"Phone Book Tom, the last of the ghetto gunfighters."
I watched Street Kings for the second time yesterday. Now before you start assuming that I think Keanu's new thriller is the best thing since sliced bread, think again. A repeat viewing is not necessarily a seal of approval. Certain movies push certain buttons, or maybe we just feel the need to watch particular actors or sequences again. To see how they stand up on the second attempt. Re-evaluation is not a bad thing.
I recently started reading American Tabloid, by the crime writer James Ellroy. Ellroy is the major contributor to the script of Street Kings, and it shows. To good effect. Ellroy is able to flesh out characters, evoke social and political climates with ease and interject enough twists and turns to keep you guessing. It seems that director David Ayer took a look at his directorial debut Harsh Times and felt that, with Street Kings, he wanted more interesting characters, not just the amoral and unsympathetic types that dominate his first outing at the helm. Ayer scored a hit with the script to Training Day, and has virtually found himself a niche with films like this. As I've mentioned in a previous post, who else is making them? Post 911 it seems like no-one. Sure, every week we see a new release of stalk-and-slash torture porn, but very few actioners. Maybe Americans find it easier to detach themselves from the increasingly supernatural or vulnerable tourists-in-Europe style of horror, than the gun in hand "I'm gonna get my revenge!" flick.
The acting isnt too bad. No matter what you say about Keanu Reeves, he is easy to watch and has a certain on-screen presence. In this, Ayer has encouraged him to come out of his skin somewhat. Reeves plays hardened LA cop Tom Ludlow. Ludlow is a veteran; he's seen far too much and you can tell. Waking up he has his gun in his hand. Leaving his house, he holds his holstered automatic like a weapon. Borderline racist, he uses throwaway street slang without a care for who he may offend. His biggest fan is Captain Jack Wander, played by Forest Whitaker. Basking in the light of his Best Actor Oscar win for The Last King of Scotland, you can tell Whitaker loves taking these smaller roles, especially ambiguous characters like Warden. Is Ludlow doing Warden's dirty work?

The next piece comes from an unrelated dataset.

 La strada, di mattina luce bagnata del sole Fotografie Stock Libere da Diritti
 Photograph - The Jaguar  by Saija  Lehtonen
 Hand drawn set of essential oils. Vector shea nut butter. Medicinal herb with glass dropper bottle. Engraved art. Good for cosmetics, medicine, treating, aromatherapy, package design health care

Or is he making LA safer by taking out the criminals?
The death of an ex-partner uncovers a web of lies and murder. Ludlow teams up with a young detective played by Chris Evans and comes up against dirty cops, undercover officers turned rogue and department coverups. Watch this movie if you liked Ayer's previous efforts as it benefits greatly from the inclusion of extra script writers, particularly Ellroy, achieving an intricacy of characters and plotlines devoid in Harsh Times. The actors have a lot of fun with their roles, particularly Reeves, as he is allowed to embrace the cocky, brash and weathered character of Tom Ludlow. Chris Evans is fine as his reluctant partner, showing that he handle his own in supporting roles aswell as leading ones. Even Hugh Laurie does a standup job as Internal Affairs Captain Biggs, displaying none of the nasal smugness so evident in House. There is however a pretty lame confrontation between Laurie's Captain Biggs and Whitaker's Captain Wander that doesnt convince, although it gave me the impression that the actors were having as much fun as the writers.